= Gegeven opdracht 1 =
Verzamel uit de lijst alle regels waarin het woord "pixel" voorkomt.

= Documentfragment =
———
Gesteld noch gebleken is dat [eiseres] over de maanden mei, juni en juli 2023 geen (volledige) salarisbetaling heeft ontvangen. Het is dan ook niet gebleken dat er over de periode I nog een bedrag aan loon openstaat.
4.4.
[eiseres] heeft maximale wettelijke verhoging gevorderd over het te laat betaalde loon. In de gegeven omstandigheden ziet de kantonrechter aanleiding om de wettelijke verhoging te matigen tot 20%. Daarbij merkt zij op dat de loonadministratie van [gedaagde] in deze periode weliswaar rommelig is, maar dat de fouten na ontdekking wel snel zijn hersteld. De omstandigheid dat er door de nabetaling meer loonheffing is ingehouden, maakt dit oordeel niet anders. Deze hogere belastingdruk wordt immers verrekend via de inkomstenbelasting.
Periode II + III: augustus 2023 tot en met oktober 2023 + november 2023 en toekomst
4.5.
———
= Invoer oefening =
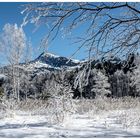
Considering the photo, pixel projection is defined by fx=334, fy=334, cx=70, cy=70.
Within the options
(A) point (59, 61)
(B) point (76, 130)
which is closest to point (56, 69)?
(B) point (76, 130)

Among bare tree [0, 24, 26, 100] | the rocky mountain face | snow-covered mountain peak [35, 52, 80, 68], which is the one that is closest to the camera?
snow-covered mountain peak [35, 52, 80, 68]

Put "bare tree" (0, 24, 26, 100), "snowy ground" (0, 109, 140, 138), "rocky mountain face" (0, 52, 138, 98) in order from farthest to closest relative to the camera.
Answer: "bare tree" (0, 24, 26, 100) → "snowy ground" (0, 109, 140, 138) → "rocky mountain face" (0, 52, 138, 98)

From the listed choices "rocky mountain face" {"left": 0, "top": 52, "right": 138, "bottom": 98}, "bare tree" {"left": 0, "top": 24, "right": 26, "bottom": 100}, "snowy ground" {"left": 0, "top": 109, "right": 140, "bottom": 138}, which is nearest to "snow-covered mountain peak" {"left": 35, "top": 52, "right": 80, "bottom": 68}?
"rocky mountain face" {"left": 0, "top": 52, "right": 138, "bottom": 98}

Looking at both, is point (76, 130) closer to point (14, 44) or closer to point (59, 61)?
point (59, 61)

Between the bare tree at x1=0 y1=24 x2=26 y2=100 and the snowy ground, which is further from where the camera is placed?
the bare tree at x1=0 y1=24 x2=26 y2=100

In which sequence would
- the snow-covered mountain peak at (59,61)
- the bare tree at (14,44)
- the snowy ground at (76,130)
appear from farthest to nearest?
1. the bare tree at (14,44)
2. the snowy ground at (76,130)
3. the snow-covered mountain peak at (59,61)

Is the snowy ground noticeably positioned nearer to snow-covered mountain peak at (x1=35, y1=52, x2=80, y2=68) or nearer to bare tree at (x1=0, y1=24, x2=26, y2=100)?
snow-covered mountain peak at (x1=35, y1=52, x2=80, y2=68)

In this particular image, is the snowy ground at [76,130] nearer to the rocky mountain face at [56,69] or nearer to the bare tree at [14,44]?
the rocky mountain face at [56,69]

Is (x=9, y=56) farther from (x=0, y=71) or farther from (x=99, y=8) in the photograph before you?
(x=99, y=8)

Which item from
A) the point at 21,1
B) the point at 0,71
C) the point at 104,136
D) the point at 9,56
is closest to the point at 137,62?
the point at 104,136

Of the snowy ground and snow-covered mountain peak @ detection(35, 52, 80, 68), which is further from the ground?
snow-covered mountain peak @ detection(35, 52, 80, 68)

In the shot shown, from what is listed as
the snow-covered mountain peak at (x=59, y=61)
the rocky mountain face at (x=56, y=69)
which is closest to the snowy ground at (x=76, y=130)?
the rocky mountain face at (x=56, y=69)
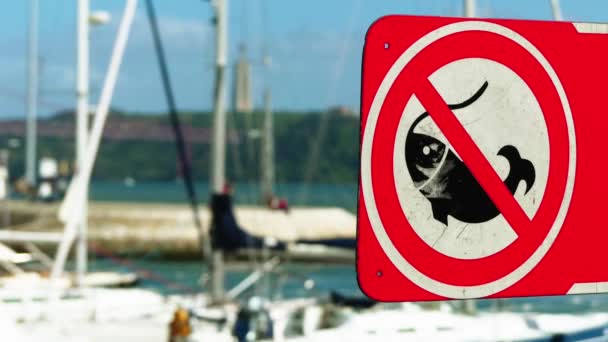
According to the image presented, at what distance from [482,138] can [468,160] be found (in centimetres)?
4

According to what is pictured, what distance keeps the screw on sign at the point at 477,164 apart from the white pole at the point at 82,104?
18.3 m

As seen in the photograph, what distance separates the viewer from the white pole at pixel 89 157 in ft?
46.5

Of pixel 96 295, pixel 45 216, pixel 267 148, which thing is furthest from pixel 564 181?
pixel 45 216

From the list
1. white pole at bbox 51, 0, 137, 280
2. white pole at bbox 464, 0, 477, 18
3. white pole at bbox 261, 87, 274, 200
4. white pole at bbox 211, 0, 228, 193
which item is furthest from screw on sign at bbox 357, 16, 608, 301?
white pole at bbox 261, 87, 274, 200

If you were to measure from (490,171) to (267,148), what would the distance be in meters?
57.2

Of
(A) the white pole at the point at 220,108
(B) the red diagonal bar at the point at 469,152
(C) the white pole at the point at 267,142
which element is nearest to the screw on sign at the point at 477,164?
(B) the red diagonal bar at the point at 469,152

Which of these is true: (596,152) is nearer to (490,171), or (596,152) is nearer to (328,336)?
(490,171)

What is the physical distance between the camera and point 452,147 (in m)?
1.78

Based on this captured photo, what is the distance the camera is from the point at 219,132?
22812mm

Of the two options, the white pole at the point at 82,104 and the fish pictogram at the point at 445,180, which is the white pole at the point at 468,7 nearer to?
the white pole at the point at 82,104

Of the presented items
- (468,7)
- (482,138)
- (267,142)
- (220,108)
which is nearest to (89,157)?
(468,7)

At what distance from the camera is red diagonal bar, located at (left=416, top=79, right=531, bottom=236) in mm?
———
= Gegeven opdracht 2 =
Tot welk percentage matigt de kantonrechter volgens het documentfragment de wettelijke verhoging?

= Geschreven antwoord 1 =
Considering the photo, pixel projection is defined by fx=334, fy=334, cx=70, cy=70.
As seen in the photograph, what distance separates the viewer from the white pole at pixel 89 157 in ft?
Of pixel 96 295, pixel 45 216, pixel 267 148, which thing is furthest from pixel 564 181?
pixel 45 216

= Geschreven antwoord 2 =
Tot 20%.